The data must be reproduced verbatim; images are to be omitted.

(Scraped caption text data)
==========
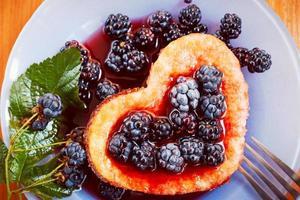 Sweet berry omelet, dessert photo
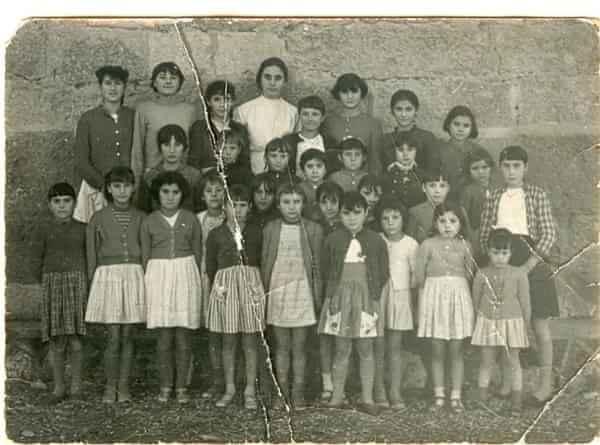 1955Conchita2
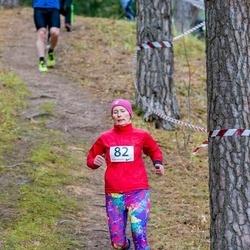 Elva Mäejooks - Tea Mey (82)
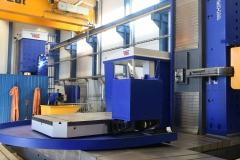 Leko-Group-Lehtosen_Konepaja_tuotanto-alihankinta-metalliteollisuus-teollisuus-66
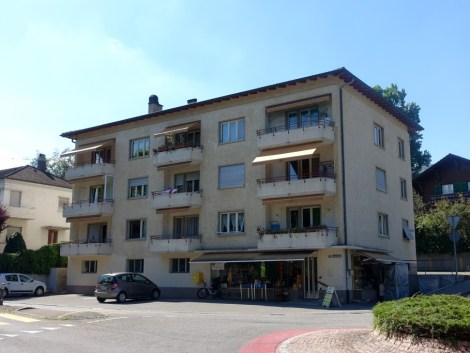Appartement 2 1/2 pièces au 2ème étage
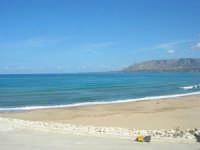 spiaggia di levante e golfo di Castellammare - 5 ottobre 2008   - Balestrate (1607 clic)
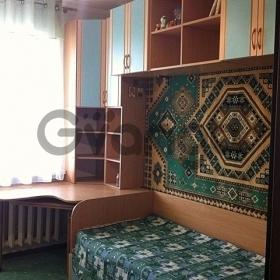 Сдается в аренду квартира 2-ком 52 м² Космонавтов, 14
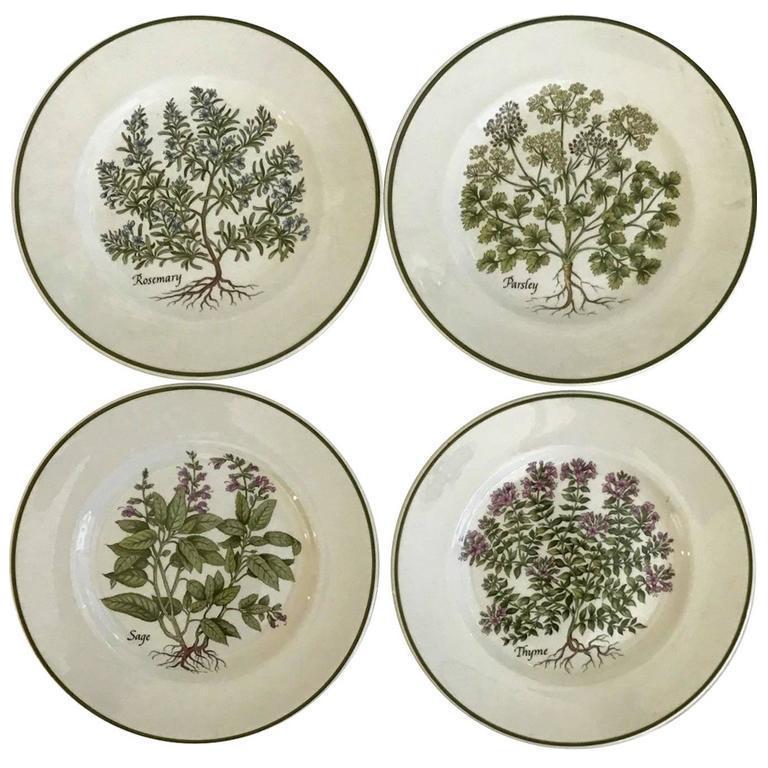 Tiffany \u0026 Co. \ Herbs\  Plates - Set of 4  sc 1 st  Chairish & Tiffany \u0026 Co. \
==========
# [Response to this task]
 Sweet berry omelet, dessert photo
 1955Conchita2
 Elva Mäejooks - Tea Mey (82)
 Leko-Group-Lehtosen_Konepaja_tuotanto-alihankinta-metalliteollisuus-teollisuus-66
Appartement 2 1/2 pièces au 2ème étage
 spiaggia di levante e golfo di Castellammare - 5 ottobre 2008   - Balestrate (1607 clic)
 Сдается в аренду квартира 2-ком 52 м² Космонавтов, 14
 Tiffany \u0026 Co. \ Herbs\  Plates - Set of 4  sc 1 st  Chairish & Tiffany \u0026 Co. \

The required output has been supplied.